In this issue of The Korean Journal of Internal Medicine, Seo et al. [18] investigated the association of MetS and components of MetS with CAC, a marker of coronary atherosclerosis, and evaluated differences in the effect according to different definitions of MetS in a hospital-based cohort study. Each definition of MetS was significantly associated with the presence of CAC after adjusting for confounders such as age, gender, hypertension, diabetes mellitus, LDL-cholesterol, smoking status, and exercise. Moreover, a higher number of MetS components was significantly associated with a higher risk of CAC. However, there was no difference according to the definition of MetS used.

The strengths of this study are the large sample size and standardized protocol. However, it has some limitations. The study was cross-sectional, so we cannot draw conclusions about causality.
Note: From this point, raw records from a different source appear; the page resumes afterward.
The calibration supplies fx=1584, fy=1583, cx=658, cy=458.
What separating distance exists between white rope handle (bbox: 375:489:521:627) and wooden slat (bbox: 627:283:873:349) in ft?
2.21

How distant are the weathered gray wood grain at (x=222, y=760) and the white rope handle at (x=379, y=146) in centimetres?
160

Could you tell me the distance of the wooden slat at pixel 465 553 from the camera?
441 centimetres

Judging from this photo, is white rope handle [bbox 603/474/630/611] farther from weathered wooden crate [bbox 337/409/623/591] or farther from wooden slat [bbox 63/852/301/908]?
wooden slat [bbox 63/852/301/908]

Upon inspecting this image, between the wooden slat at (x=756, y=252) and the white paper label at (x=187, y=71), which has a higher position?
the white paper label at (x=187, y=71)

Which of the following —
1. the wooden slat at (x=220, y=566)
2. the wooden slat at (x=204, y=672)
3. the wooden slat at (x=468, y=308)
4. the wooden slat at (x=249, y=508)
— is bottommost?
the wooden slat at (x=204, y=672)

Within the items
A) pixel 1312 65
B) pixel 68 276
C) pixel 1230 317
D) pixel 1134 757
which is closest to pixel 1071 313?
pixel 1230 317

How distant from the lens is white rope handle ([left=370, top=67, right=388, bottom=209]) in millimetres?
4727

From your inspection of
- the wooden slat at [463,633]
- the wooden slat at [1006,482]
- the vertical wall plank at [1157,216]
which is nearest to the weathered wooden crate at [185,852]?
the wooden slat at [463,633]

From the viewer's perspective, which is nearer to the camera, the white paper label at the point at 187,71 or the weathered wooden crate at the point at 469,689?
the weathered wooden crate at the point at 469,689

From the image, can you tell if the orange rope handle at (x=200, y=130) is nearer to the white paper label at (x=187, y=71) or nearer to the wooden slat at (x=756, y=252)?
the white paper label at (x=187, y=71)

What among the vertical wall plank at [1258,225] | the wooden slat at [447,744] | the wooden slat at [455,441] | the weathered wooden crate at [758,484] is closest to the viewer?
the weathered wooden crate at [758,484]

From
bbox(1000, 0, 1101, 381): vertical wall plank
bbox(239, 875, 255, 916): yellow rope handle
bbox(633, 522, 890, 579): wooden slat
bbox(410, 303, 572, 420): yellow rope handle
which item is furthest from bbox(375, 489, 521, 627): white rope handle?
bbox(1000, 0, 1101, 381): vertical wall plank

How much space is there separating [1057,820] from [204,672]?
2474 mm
In addition, a previous study reported that MetS is related to the incidence or progression of CAC [12]. However, Seo et al. [18] did not consider changes in CAC. Lastly, this study did not consider all possible definitions of MetS because of the limited parameters.

In conclusion, MetS, including obesity and insulin resistance, is significantly associated with the development of subclinical atherosclerosis. The early detection of subclinical atherosclerosis is important and CAC on CT is a good tool for the early detection of subclinical CAD. Prospective studies are needed to determine the relationship of MetS with the future incidence of CAC and CAD events.